Perhaps, she thought—but it wasn't very likely. She hadn't been relaxed enough to be touching the fringes of sleep and dream-stuff. The probability was that, for an instant, she'd picked up the reflection of a real event, that somebody not very far from here had encountered death in some grisly form at that moment.

She hesitated, then thinned the blocking screen to let her awareness spread again through the area, simultaneously extended a quick, probing thread of thought with a memory-replica of the pattern she'd caught. If it touched the mind that had produced the pattern originally, it might bring a momentary flash of echoing details and further information. . . . assuming the mind was still alive, still capable of responding.

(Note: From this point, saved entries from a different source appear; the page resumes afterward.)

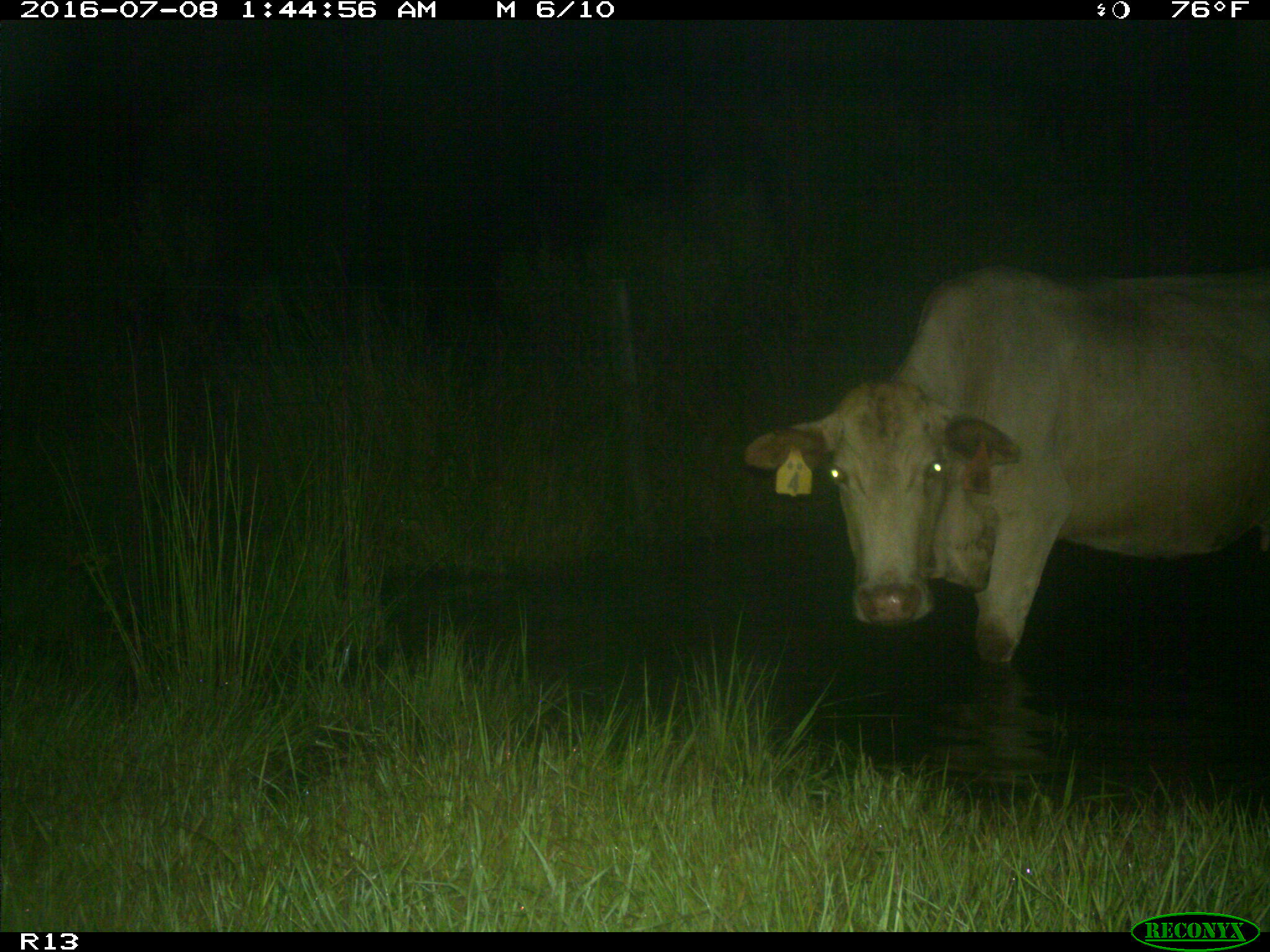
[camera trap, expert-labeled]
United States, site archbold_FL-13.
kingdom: Animalia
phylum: Chordata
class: Mammalia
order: Artiodactyla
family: Bovidae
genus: Bos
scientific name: Bos taurus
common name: domestic cow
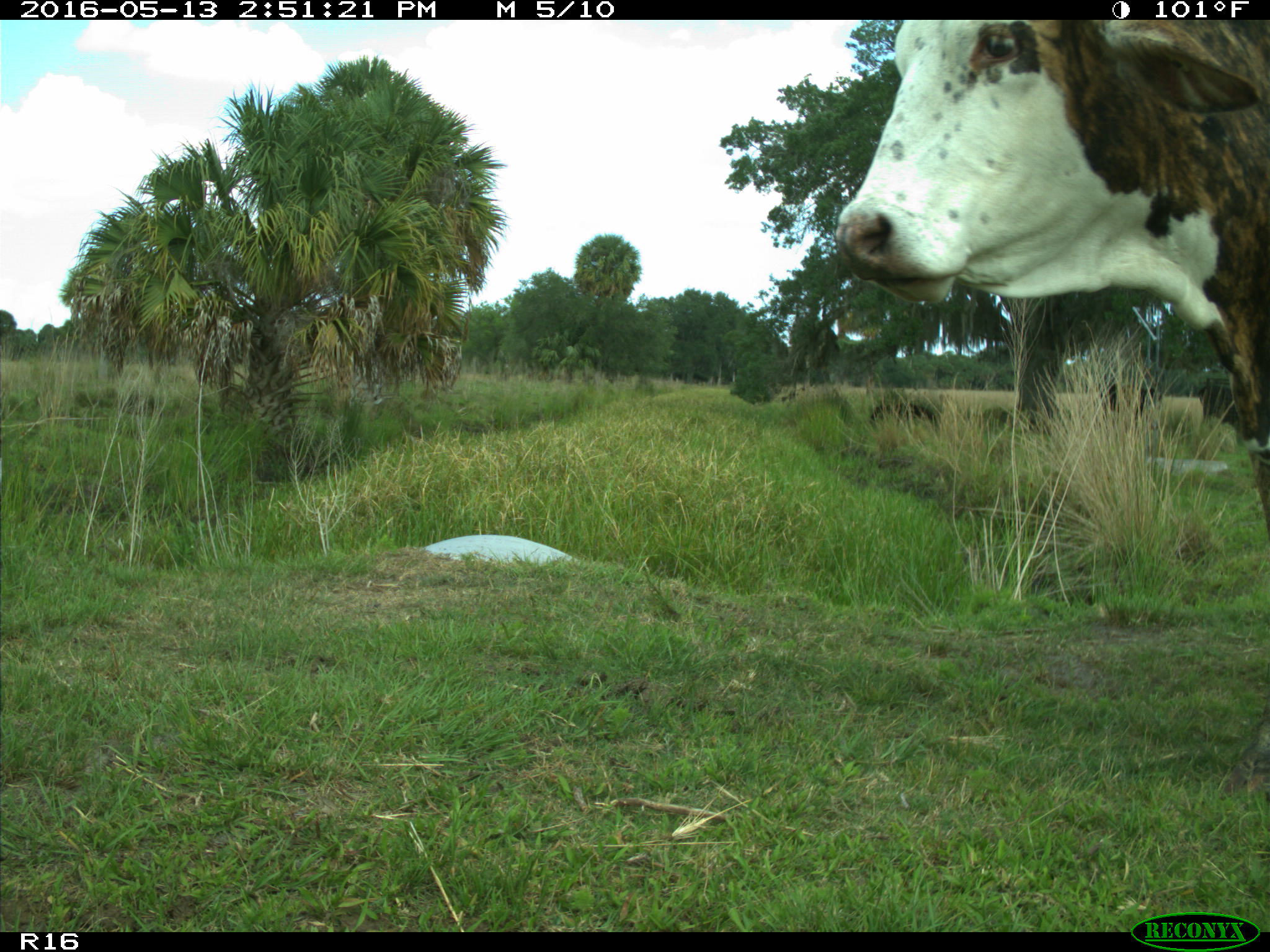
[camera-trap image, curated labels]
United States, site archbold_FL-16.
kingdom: Animalia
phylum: Chordata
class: Mammalia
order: Artiodactyla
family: Bovidae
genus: Bos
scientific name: Bos taurus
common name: domestic cow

She didn't really believe it would still be alive. The impression she'd had in that instant was that death was only seconds away.

The general murmur of mind-noise began to grow up about her again, a varying pulse of life and psi energies, diminishing gradually with distance, arising from her companions, from animals on plain and mountain, with an undernote of the dimmer emanations of plants. But no suggestion came now of the vividly disturbing sensations of a moment ago.

* * *

Telzey opened her eyes, glanced around at the others sitting about the campfire in the mouth of Cil Chasm. There were eleven of them, a group of third and fourth year students of Pehanron College who had decided to spend the fall holidays in Melna Park. The oldest was twenty-two; she herself was the youngest—Telzey Amberdon, age fifteen. There was also a huge white dog named Chomir, not in view at the moment, the property of one of her friends who had preferred to go on a spacecruise with a very special date over the holidays. Chomir would have been a little in the way in an IP cruiser, so Telzey had brought him along to the park instead.

In the early part of the evening, they had built their fire where the great Cil canyon opened on the rolling plain below. The canyon walls rose to either side of the camp, smothered with evergreen growth; and the Cil River, a quick, nervous stream, spilled over a series of rocky ledges a hundred feet away. The boys had set up a translucent green tent canopy, and sleeping bags were arranged beneath it. But Gikkes and two of the other girls already had announced that when they got ready to sleep, they were going to take up one of the aircars and settle down in it for the night a good thirty feet above the ground.